By the time the air began to taste of salt and rot and seaweed—the beach smell that always made him feel both nostalgic and uneasy—his breathing had turned shallow. The wind off the water was colder, slick with moisture, and it slid beneath his jacket like a hand.
Monday Avenue rose ahead of him like a cathedral built for commerce rather than worship: glass and chrome catching the dull light, all sharp lines and reflective surfaces, too clean against the roughness of the sea. Its height made the surrounding buildings seem smaller, apologetic. Behind it, the waves crashed with a sound that should have been loud, but even the ocean felt subdued, as though someone had turned it down.
He stopped at the base of the steps leading to the entrance.
The revolving doors stood tall, framed in polished metal. Gold handles gleamed despite the lack of sun. The lobby beyond looked warm, bright—an artificial promise. Ezra stared up at the building and felt, absurdly, that it was looking back. Not with eyes, not with intent a person could name, but with the blank attention of something enormous and indifferent that had nonetheless noticed him.
A doorman in a dark coat stood by the entrance, posture immaculate. He smiled politely, the kind of smile trained into someone paid to be untroubled.
"Good morning, sir," the man said, voice smooth, as if Ezra didn't look like a half-drowned ghost dragged out of a bad night. As if nothing was strange about a trembling man staring at the building like it might open its mouth.

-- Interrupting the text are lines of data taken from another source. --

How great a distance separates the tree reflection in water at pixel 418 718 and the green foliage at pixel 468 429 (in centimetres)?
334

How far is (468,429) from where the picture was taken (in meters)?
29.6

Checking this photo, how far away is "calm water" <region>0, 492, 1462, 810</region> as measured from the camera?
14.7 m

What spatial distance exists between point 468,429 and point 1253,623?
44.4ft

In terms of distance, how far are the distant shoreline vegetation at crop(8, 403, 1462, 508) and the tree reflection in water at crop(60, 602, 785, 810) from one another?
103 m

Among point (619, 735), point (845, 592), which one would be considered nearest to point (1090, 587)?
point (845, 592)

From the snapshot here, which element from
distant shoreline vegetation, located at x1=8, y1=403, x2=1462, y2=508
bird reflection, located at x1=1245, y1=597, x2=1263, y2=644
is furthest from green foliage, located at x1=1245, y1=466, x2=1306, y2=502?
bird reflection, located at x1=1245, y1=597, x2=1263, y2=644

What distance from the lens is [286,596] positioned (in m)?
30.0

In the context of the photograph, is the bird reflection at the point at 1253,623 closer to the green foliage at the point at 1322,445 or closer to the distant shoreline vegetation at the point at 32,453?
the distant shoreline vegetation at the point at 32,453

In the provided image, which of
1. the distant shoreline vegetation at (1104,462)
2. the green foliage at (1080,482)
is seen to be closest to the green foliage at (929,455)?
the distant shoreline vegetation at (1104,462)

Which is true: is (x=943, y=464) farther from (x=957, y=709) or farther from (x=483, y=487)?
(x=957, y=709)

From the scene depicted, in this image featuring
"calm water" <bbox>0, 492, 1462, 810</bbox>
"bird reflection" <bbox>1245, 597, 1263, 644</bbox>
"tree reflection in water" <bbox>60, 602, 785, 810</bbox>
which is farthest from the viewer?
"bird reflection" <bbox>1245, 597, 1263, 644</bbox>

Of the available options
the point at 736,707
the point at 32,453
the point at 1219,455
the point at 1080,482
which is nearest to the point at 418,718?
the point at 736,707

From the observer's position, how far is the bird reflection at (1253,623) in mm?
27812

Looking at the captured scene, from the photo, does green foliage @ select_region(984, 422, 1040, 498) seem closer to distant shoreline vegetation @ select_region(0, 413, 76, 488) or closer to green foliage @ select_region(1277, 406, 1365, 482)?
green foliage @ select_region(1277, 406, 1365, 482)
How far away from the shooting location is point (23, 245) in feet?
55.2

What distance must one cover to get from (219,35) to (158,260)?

Ezra tried to speak and found his throat tight.
His hand slipped into his pocket and closed around the compass watch. The metal was cold. He thumbed it open without looking.
The needle should have jittered, then settled.
Instead, it ticked once—faint, mechanical, intimate against his skin—and stopped.
Not stuck from disuse. Not slowed. Stopped with the finality of something that had reached the end of its instruction.
Ezra stared at the watch face. For a moment he had the irrational thought that if the compass couldn't find north, neither could he. That direction itself had become negotiable.
He snapped it shut, harder than necessary, and shoved it back into his pocket.
The doorman's smile didn't falter, but Ezra caught something else in his eyes—a brief assessment, a calculation that disappeared as soon as it appeared. Or maybe Ezra imagined it. The line between perception and paranoia had been thinning for days. Maybe longer.
He stood at the threshold, the note in his pocket like a burn against his thigh. Behind him the city moved on, indifferent. Ahead, the hotel waited with its polished promise and its name written like a quote, like a warning.
Ezra drew in a breath that tasted of salt and rain and something faintly chemical, as if the air itself had been cleaned.
Then he stepped into Monday Avenue, and the revolving doors swallowed him with a soft, patient hush.